Economic Lab

Transforming Challenges into Opportunities for Sustainable Growth

Logo of UNDP Mauritius and Seychelles Economic Lab, featuring a lightbulb and graph elements.

Vision and Purpose

The UNDP Economic Lab for Mauritius and Seychelles is a strategic innovation that aims to address and promote evidence policymaking. In the context of Small Islands Developing States (SIDS), where government institutions may be overstretched and thus lack dedicated in-house economic expertise, the Economics Lab concept, a re-imagining of the Accelerator Lab, proposed within the framework of the UNDP Multi-Country Office Country Programme Document, aims to provide high-quality economic analysis, modelling, and systems-thinking capabilities in support of inclusive and evidence-informed public policy across sectors. The objective is to support economic decisions grounded in evidence, aligned with long-term national priorities, and responsive to emerging challenges. 

Vision

The UNDP in Mauritius and Seychelles aims to promote institutionalized evidence-based policy exploration; develop solution-oriented and context-sensitive economic policymaking; and pilot innovative experimentation across governments. The objective is to support strengthened national capability, that is sustainable beyond donor cycles and short-term technical support. 

The Economic Lab will respond to the growing demand for:

  • Strategic economic intelligence to support key reforms and investments.
  • Integrated SDG-aligned public finance and climate financing strategies.
  • Cross-sector coordination in implementing long term visioning and national development strategies.
  • Locally anchored capacity that builds long-term resilience in government systems.

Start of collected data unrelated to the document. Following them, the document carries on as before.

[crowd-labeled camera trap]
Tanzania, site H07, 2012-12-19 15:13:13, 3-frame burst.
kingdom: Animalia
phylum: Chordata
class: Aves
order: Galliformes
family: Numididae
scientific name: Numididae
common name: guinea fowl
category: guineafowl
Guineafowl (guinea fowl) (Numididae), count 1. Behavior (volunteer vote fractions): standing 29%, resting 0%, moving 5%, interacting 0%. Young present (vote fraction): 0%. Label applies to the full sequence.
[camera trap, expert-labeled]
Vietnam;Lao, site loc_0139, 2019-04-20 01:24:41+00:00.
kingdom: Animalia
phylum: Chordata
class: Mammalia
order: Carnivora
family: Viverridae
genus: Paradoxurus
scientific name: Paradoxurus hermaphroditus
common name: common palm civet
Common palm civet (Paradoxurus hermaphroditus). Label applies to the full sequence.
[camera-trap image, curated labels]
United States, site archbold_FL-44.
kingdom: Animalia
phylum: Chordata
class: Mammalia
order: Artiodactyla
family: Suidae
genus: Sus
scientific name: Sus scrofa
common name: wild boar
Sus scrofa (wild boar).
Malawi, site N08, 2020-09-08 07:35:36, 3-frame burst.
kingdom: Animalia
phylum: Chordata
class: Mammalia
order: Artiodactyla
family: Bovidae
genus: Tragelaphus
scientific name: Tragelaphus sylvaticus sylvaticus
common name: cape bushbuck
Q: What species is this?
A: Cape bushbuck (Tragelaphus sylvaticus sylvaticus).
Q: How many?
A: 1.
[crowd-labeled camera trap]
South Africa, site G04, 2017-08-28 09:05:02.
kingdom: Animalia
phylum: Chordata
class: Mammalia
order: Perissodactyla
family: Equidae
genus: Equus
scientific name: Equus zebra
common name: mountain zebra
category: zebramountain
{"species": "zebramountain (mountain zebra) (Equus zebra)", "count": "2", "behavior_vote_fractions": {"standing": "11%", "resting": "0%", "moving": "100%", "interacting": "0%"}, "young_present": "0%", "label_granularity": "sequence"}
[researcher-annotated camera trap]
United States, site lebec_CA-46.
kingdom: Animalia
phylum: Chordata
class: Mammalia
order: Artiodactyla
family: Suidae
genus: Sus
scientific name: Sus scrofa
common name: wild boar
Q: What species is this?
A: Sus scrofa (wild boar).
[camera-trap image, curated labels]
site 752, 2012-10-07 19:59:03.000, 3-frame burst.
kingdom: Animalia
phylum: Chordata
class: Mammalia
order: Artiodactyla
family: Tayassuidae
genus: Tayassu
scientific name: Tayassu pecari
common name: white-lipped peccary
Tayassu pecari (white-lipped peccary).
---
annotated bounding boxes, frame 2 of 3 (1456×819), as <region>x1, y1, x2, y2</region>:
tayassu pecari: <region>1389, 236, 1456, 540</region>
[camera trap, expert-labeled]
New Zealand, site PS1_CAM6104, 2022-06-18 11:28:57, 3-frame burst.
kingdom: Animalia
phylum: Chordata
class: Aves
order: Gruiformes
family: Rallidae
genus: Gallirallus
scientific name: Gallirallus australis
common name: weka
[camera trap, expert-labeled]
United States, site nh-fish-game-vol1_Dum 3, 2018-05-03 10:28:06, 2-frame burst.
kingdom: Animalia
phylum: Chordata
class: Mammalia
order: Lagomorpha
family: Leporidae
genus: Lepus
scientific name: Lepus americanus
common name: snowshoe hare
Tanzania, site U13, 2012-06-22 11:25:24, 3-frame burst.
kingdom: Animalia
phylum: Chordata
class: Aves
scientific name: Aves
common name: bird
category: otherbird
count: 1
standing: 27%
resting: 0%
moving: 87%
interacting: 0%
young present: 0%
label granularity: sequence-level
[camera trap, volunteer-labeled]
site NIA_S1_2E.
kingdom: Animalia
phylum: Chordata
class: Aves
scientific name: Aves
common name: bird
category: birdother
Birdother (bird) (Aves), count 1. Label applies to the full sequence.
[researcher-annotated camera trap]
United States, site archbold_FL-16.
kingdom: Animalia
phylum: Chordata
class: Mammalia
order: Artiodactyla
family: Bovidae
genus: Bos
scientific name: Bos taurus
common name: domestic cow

At its core, the UNDP Mauritius and Seychelles Economics Lab reflects the development cooperation focused on sustainability and national ownership. The Lab prioritizes capacity development of domestic economic skills and institutional knowledge. It aims to promote sustainable, nationally owned source of economic policy intelligence to support improve evidence-based decision-making speed and consistency.

In a context of declining development assistance, this is a more sovereign, cost-effective, and forward-looking solution for SIDS. In addition to strategies and policies, we aim to help build the next generation of national economists.